The flip side of Wyeth’s attention, of course, is a form of exploitation. One might argue that he used his subjects for his benefit more than for theirs. Christina’s World made Wyeth an American household name and launched his commercial career. It also made Christina the most famous model in modern American art, but a freakish curiosity as well.
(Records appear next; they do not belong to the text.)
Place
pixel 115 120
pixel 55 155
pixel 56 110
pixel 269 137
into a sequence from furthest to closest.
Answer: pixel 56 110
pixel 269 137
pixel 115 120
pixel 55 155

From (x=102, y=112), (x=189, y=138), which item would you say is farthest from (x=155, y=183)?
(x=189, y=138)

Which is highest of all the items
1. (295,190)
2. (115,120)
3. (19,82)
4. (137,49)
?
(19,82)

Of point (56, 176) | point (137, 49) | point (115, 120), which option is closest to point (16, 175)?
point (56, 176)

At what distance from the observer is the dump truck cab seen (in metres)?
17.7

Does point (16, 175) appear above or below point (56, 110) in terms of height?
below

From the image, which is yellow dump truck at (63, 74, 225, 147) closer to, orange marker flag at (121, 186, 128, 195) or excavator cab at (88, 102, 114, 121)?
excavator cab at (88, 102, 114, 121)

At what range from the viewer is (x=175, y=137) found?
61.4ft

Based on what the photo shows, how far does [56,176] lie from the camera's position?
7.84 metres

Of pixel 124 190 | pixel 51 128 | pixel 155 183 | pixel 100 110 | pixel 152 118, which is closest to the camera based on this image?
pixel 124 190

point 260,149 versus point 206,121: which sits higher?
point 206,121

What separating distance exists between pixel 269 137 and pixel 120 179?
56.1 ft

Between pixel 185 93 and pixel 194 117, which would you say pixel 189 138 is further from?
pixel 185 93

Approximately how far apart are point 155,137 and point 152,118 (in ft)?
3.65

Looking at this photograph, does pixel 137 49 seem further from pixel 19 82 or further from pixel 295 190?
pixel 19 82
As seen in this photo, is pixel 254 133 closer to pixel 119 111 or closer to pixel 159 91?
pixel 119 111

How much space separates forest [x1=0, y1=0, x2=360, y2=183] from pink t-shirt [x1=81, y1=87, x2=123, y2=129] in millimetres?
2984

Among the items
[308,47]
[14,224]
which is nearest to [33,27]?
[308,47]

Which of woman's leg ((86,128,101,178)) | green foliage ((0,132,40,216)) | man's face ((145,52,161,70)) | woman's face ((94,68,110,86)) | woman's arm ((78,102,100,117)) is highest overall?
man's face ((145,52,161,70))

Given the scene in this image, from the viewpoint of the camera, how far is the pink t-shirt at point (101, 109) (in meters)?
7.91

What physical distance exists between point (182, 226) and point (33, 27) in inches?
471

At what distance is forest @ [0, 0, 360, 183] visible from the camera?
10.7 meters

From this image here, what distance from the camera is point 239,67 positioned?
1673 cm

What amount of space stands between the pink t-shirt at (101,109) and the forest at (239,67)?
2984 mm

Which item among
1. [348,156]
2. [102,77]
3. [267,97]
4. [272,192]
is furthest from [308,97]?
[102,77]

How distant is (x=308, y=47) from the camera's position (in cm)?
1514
One Sunday morning after the New York Metropolitan Museum of Art bought and began promoting the painting, for example, a total stranger entered her house, came right up to where she was lying helpless, and asked her for her autograph. Wyeth’s personal view on the subject was sensitive as well as pragmatic. Although he firmly believed that his work justified the means, he also admitted that, “Unconsciously, we artists do a devastating thing. You’re really raising hell with models mentally and emotionally.” And he was drawn to the downtrodden, not just Christina Olson and Helga Testorf, but others, such as Karl Kuerner, a mean drunk who brutalized his children, and Kuerner’s  strange wife, who cleaned compulsively while speaking to herself in her native German. In his ongoing quest to capture the fleeting quality of life—“death beyond the joy,” as he put it—he also studied and painted Walt Anderson, who citizens of his hometown dismissed as a sad drunk; Willard Snowden, an alcoholic drifter; and James Loper, a mentally disabled boy. If he had been a physician, he likely would have recognized that the part can never be well until the whole is well and made time in an impossibly busy schedule to help his patients shoulder the suffering and uncertainty of their illnesses, the grief of painful life events and the loneliness of death. He would have been well schooled in the science of medicine but also acutely aware of its limitations.

Prior to the mid-nineteenth century, medicine had little to offer patients other than its art. Past generations of physicians could offer their patients only compassionate understanding and crude attempts to assist the healing power of nature. Recently, however, science and the scientific method have empowered doctors with what many believe is an almost unlimited capacity to cure disease. But for many patients, medical science has yet to provide either comfort or cure, and for these, clinical data generated by scientific investigations has served only to create a widening gulf between them and their physicians. Science has made it possible for physicians to mend an increasing number of sick bodies, but has no cure for sick souls. New drugs and procedures created by medical science have brought harm along with benefit. Medical care guided by science alone, especially at life’s end, can lead to brutality. If there is a cure for these ills of the medical profession, it may only be found in its art.

Andrew Wyeth’s life and work, and the patient he made famous, speak to the nature of health care providers who do practice the art of medicine. Like Wyeth, they touch the lives of countless people in ways that defy scientific analysis, and though their effects cannot be measured, they are profound nevertheless. Such physicians are at once masters of the science of medicine and ever-vigilant critics of its limitations. Though implacable enemies of disease, they also accept death as a normal part of life. Their unique talent is their ability to be scientific toward disease and humane toward the patient.